Le tribunal s’était penché en détail sur l’évaporation des bénéfices du groupe Riwal, notamment lors des versements sur le compte d’une société achetée à Hong Kong, Time Dragon, propriété d’une offshore basée aux îles Vierges britanniques. « Les fonds ont suivi un circuit à travers les comptes bancaires de cinq sociétés et trois pays, résume la présidente. Frédéric Chatillon a été le véritable commanditaire de l’opération. »
Le tribunal estime que l’abus de biens sociaux lui a « permis de retirer, directement ou indirectement, un bénéfice personnel » qui « peut être évalué à près de 500 000 euros ». Il estime aussi que, dans le but « de dissimuler ses agissements », « il s’est rendu coupable de faux et usage de faux et de blanchiment en transférant des fonds sur des comptes à l’étranger ».
« La gravité et le nombre d’infractions » que ce proche de Marine Le Pen a commises « sur plusieurs années », ainsi que « sa détermination dans la commission des faits et son attitude de déni au cours de la procédure judiciaire » justifient, selon le tribunal, une peine de 30 mois d’emprisonnement, dont dix mois fermes, ainsi qu’une amende de 250 000 euros. Il purgera sa peine en Italie, où il réside, en vertu des accords de l’Union européenne. Il écope d’une peine de cinq ans d’interdiction de gérer, assortie du sursis.

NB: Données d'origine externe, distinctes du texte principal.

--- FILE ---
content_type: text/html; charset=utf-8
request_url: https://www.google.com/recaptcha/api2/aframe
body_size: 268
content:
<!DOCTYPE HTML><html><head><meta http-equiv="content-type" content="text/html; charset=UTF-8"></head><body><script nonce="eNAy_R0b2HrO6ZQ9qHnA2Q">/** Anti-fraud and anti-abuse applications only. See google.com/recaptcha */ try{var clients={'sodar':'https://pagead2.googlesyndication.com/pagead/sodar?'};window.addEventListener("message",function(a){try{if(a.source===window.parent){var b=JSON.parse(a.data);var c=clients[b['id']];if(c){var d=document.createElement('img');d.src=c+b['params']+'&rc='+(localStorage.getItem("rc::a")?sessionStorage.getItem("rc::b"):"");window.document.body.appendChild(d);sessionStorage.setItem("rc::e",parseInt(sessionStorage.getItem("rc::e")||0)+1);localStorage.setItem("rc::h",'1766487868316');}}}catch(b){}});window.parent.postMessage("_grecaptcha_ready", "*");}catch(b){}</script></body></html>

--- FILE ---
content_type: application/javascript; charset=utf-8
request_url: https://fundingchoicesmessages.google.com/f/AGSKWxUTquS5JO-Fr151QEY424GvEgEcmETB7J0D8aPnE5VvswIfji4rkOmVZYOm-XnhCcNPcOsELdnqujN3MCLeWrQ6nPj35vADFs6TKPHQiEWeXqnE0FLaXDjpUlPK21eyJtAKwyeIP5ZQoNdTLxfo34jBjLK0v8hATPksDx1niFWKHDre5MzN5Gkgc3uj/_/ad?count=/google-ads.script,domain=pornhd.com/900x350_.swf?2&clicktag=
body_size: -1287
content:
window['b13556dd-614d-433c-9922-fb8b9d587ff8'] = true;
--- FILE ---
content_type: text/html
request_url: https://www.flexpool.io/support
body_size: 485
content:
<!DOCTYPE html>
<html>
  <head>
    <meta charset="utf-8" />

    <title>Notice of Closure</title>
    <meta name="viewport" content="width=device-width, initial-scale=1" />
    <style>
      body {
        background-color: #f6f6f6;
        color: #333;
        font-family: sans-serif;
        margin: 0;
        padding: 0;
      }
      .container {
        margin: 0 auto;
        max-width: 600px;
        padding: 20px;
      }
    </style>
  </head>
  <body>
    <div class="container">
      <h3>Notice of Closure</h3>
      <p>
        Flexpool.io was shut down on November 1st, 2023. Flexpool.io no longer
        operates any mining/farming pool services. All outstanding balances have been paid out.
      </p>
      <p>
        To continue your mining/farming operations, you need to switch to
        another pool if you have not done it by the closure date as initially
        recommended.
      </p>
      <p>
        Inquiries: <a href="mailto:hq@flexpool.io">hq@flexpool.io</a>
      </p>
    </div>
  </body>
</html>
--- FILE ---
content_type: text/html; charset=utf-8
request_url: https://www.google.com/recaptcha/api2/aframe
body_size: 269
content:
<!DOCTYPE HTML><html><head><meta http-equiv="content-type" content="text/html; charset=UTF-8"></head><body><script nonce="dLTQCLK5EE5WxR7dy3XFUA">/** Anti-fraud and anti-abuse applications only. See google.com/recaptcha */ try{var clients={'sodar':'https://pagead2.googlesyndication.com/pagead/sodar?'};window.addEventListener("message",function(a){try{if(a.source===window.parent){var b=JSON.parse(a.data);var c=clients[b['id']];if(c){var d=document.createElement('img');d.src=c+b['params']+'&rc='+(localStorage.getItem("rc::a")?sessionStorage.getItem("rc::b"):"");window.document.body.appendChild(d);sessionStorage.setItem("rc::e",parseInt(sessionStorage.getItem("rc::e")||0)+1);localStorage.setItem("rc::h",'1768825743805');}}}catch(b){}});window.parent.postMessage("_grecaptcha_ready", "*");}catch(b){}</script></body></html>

Sa compagne, Sighild Blanc, devenue prestataire de Jeanne et de Riwal via sa société Unanime, a facturé des sommes importantes, sans justification réelle. Elle est condamnée à 12 mois de prison avec sursis, à 100 000 euros d’amende et à une interdiction de gérer pendant cinq ans.
Épinglé pour son rôle dans les faits d’escroquerie, d’abus de biens sociaux et blanchiment, l’expert-comptable attitré du RN, Nicolas Crochet, a été condamné à deux ans d’emprisonnement avec sursis et à une interdiction d’exercer son activité professionnelle pendant trois ans. Le tribunal souligne son « implication d’autant plus grave » qu’elle manifeste « la confusion entre ses relations amicales, militantes et professionnelles ».
L’association Jeanne est condamnée en tant que personne morale à une amende de 300 000 euros, dont 150 000 avec sursis. Les prévenus ont aussi été condamnés à payer solidairement des dommages et intérêts à l’État français. Le tribunal condamne ainsi Frédéric Chatillon, Olivier Duguet, Nicolas Crochet, Jean-François Jalkh à payer solidairement 359 671 euros au titre des élections législatives 2012. Et Jean-François Jalkh et l’association Jeanne à payer 513 880 euros au titre des départementales 2015.
Le parti, pour l’instant, n’a pas indiqué s’il ferait appel de cette décision.